The monomer other than the carboxylic acid monomer in the first-stage polymerization of the present invention is not particularly limited as long as it is a monomer that can be emulsion polymerized. Specific examples include styrene,
Aromatic vinyl compounds such as α-methylstyrene, vinyltoluene, divinylbenzene, vinylbiphenyl, divinylbiphenyl and vinylnaphthalene; methyl (meth) acrylate, ethyl (meth) acrylate, butyl (meth) acrylate, cyclohexyl (meth) acrylate, Examples thereof include (meth) acrylic acid esters such as 2-ethylhexyl (meth) acrylate.

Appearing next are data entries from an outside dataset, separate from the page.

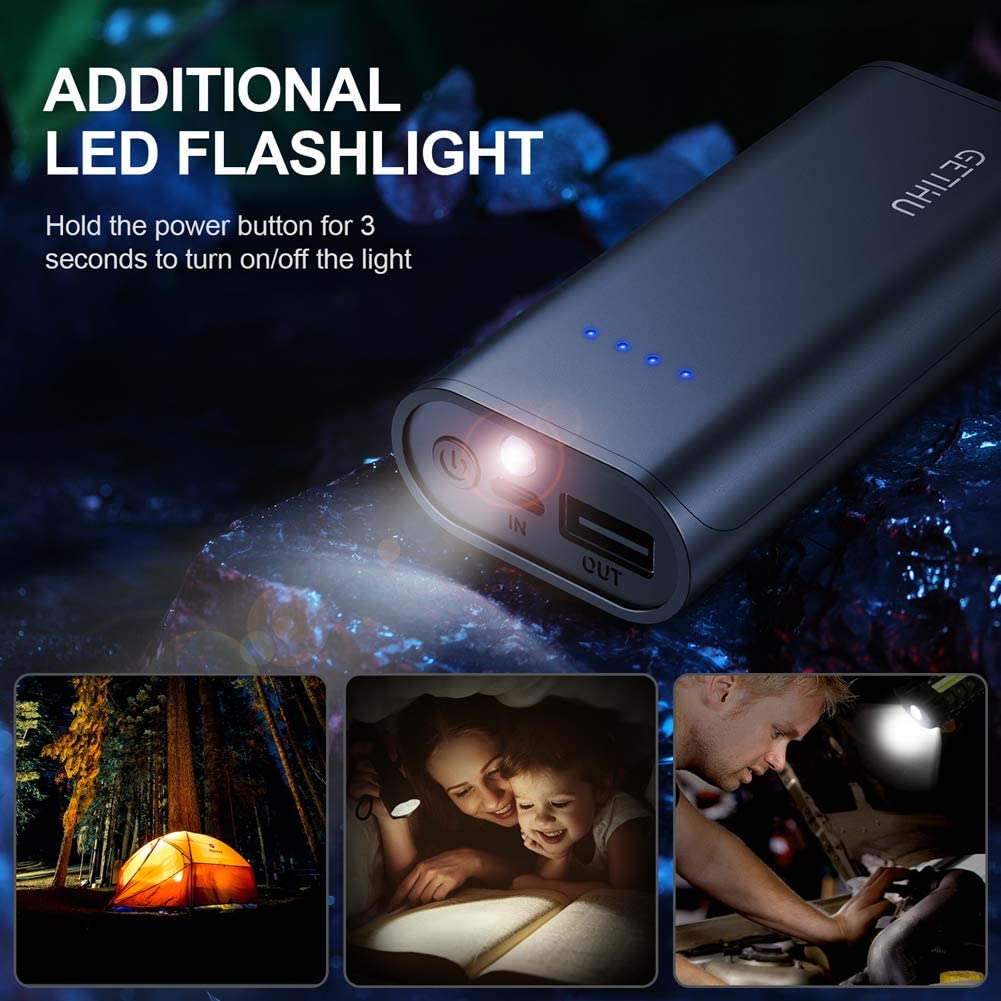 Palm Size LED Display 5200mAh Portable Charger External Phone Battery Pack for iPhone 11 X 8 Plus Samsung S10 LG iPad etc 4.8A 2 USB Ports High-Speed Power Banks with Flashlight GETIHU Power Bank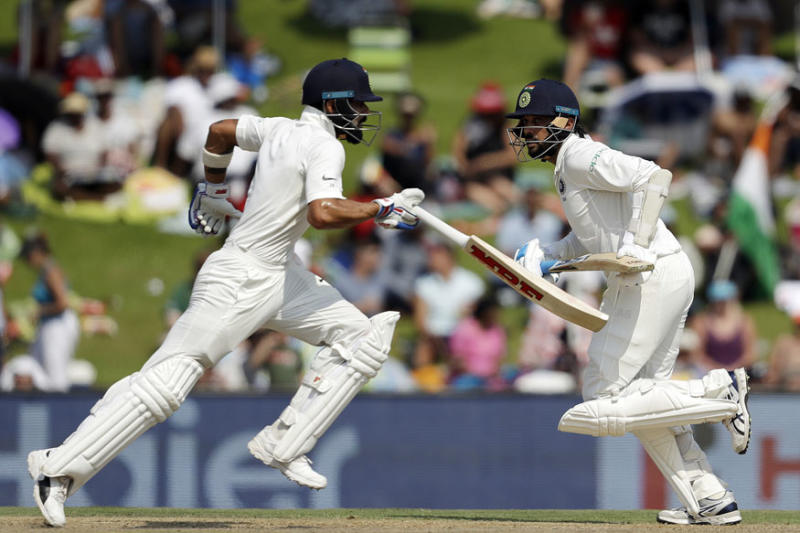 After Sachin, Kohli first India captain to score a Test century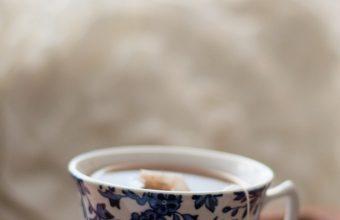 Cup Tea Drink Wallpaper 720x1544 340x220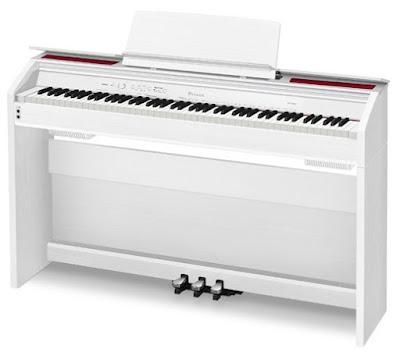 Sự khác nhau giữa đàn piano điện và đàn piano cơ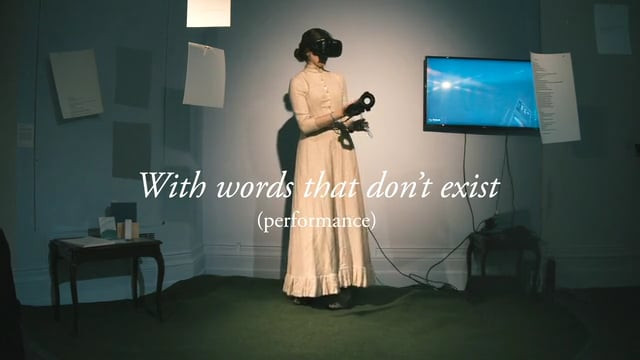 With words that don't exist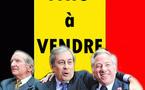 Mandà i nostri pulitichi in Bèlgica ?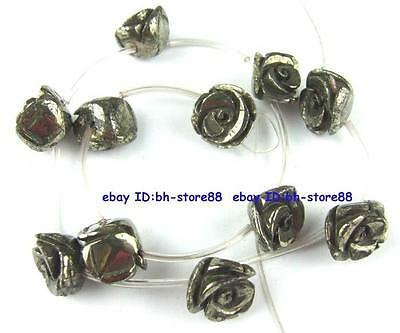 100% Natural Stereoscopic Flower Pyrite Beads 15.5''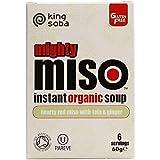 King Soba Miso Con Tofu Rojo Y Jengibre Instantánea 60g Sopa Orgánica (Paquete de 6)
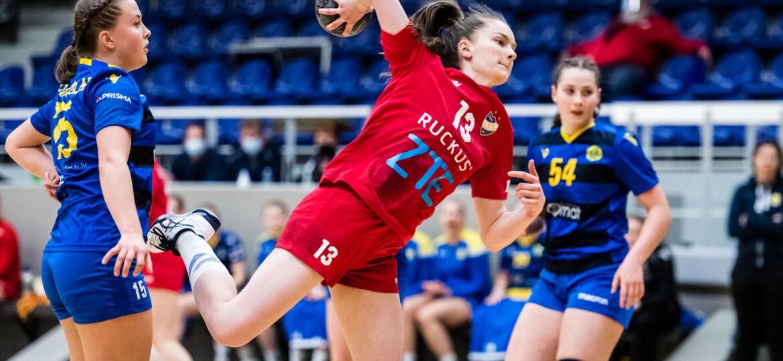 Käsipallon Naisten SM-sarjan 3. välieräottelu HIFK - KyIF, Helsingin Urheilutalo, 5. huhtikuuta 2021.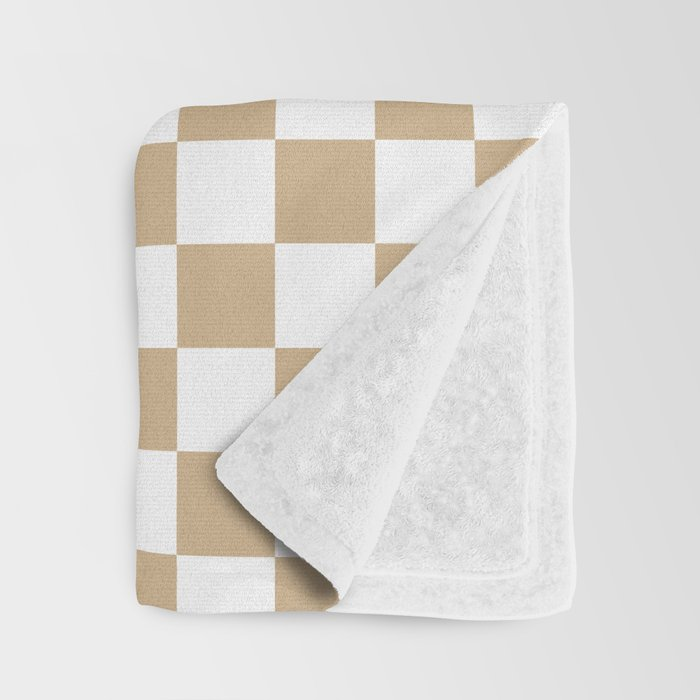 Small Checkered - White and Tan Brown Throw Blanket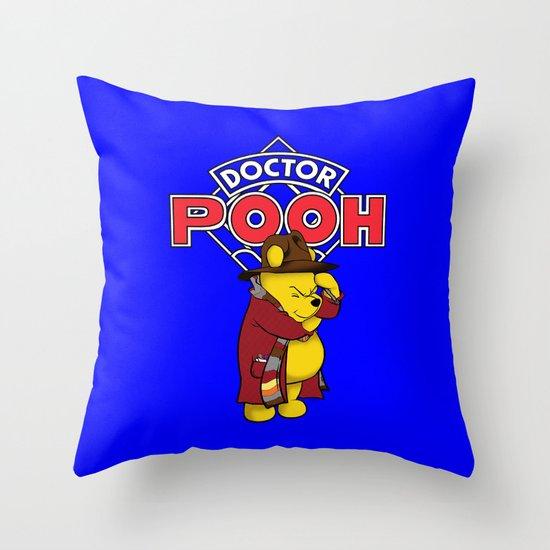 Doctor Pooh Throw Pillow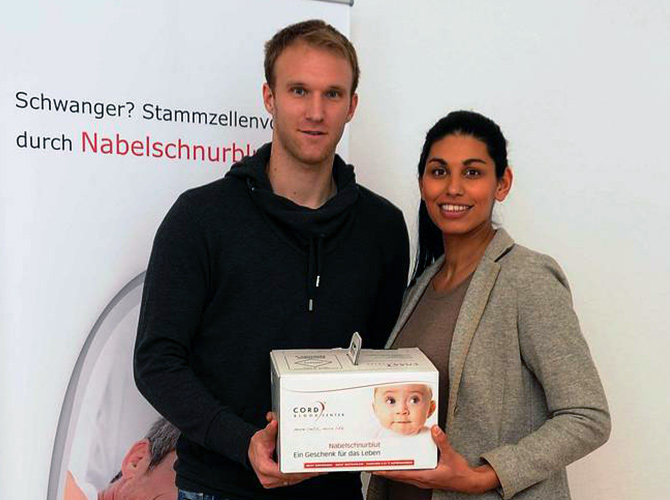 Robert Almer und Dominique Nadarajah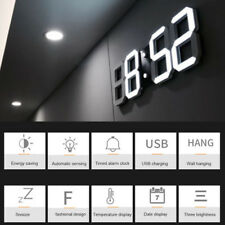 New Digital 3D LED Wall Clock Alarm Snooze Watch 12/24 Hour Display USB Modern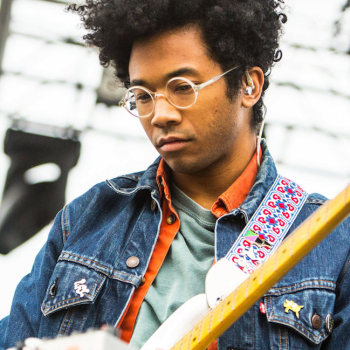 toro y moi 2019 tour dates tickets north america concert outerpeace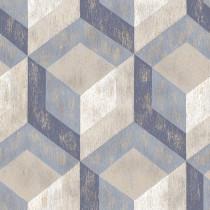 022311 Reclaimed Rasch Textil Vliestapete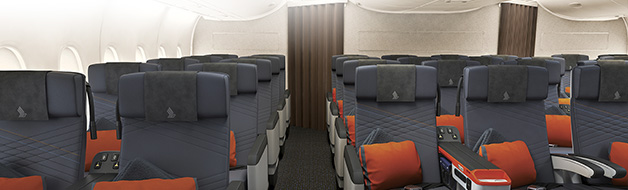 Singapore Airlines A380 New Premium Economy Class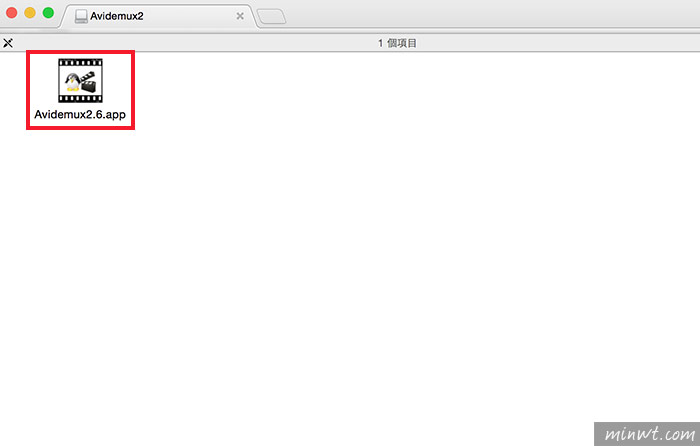 梅問題-「Avidemux」支援MAC免費簡易影片切割轉檔軟體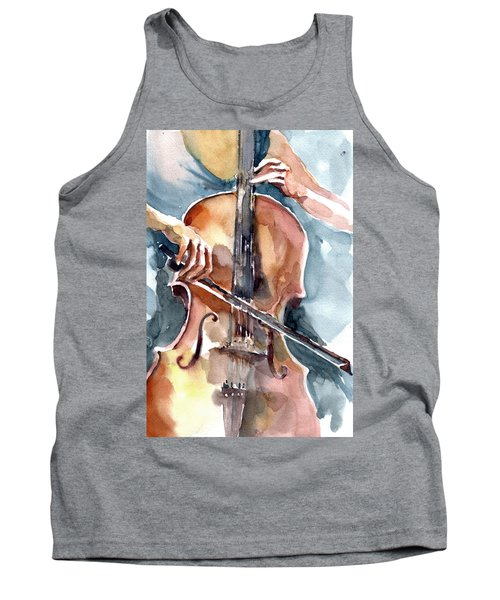 Tank Top featuring the painting Cellist by Faruk Koksal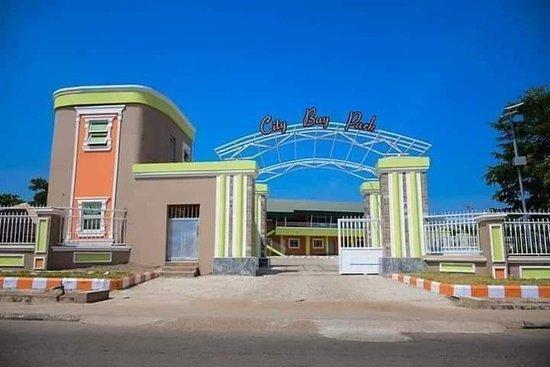 Makurdi Photo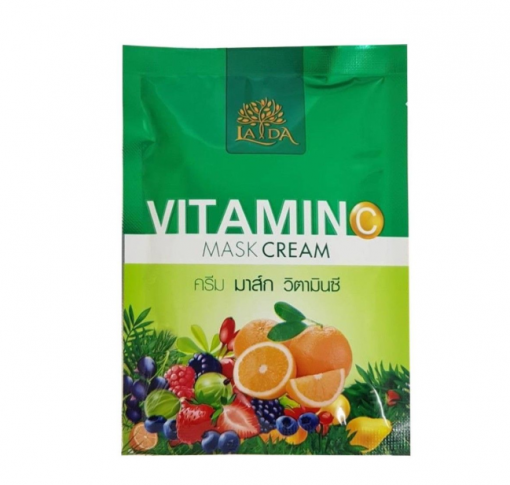 Lada Vitamin C Mask Cream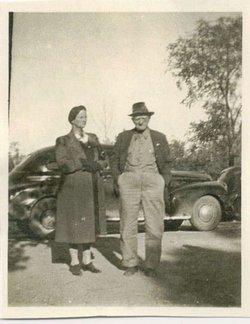 Isabelle Jane Belle <i>Herrington</i> Lochridge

If necessary, glycidyl (meth) acrylate, vinylbenzylamine, acrylamide, methacrylamide, acrylamido-t-butylsulfonic acid, 2-sulfoethyl methacrylate, 2-methoxyethyl acrylate, chloromethylstyrene, polyethylene oxide side chain It is also possible to use a monomer having a specific functional group such as modified (meth) acrylate. The first-stage polymerization of the present invention is carried out in an aqueous medium using a water-soluble radical initiator. Specific examples of the water-soluble radical initiator that can be used here include persulfate initiators such as ammonium persulfate, sodium persulfate, and potassium persulfate, or redox initiators such as ascorbic acid / cumene hydroperoxide can be favorably used. .
In addition, 2,2'-azobisisobutyronitrile, 2,
Azo-based initiators such as 2'-azobis (2,4-dimethylvaleronitrile) can also be used. Of these, persulfate initiators are most preferred.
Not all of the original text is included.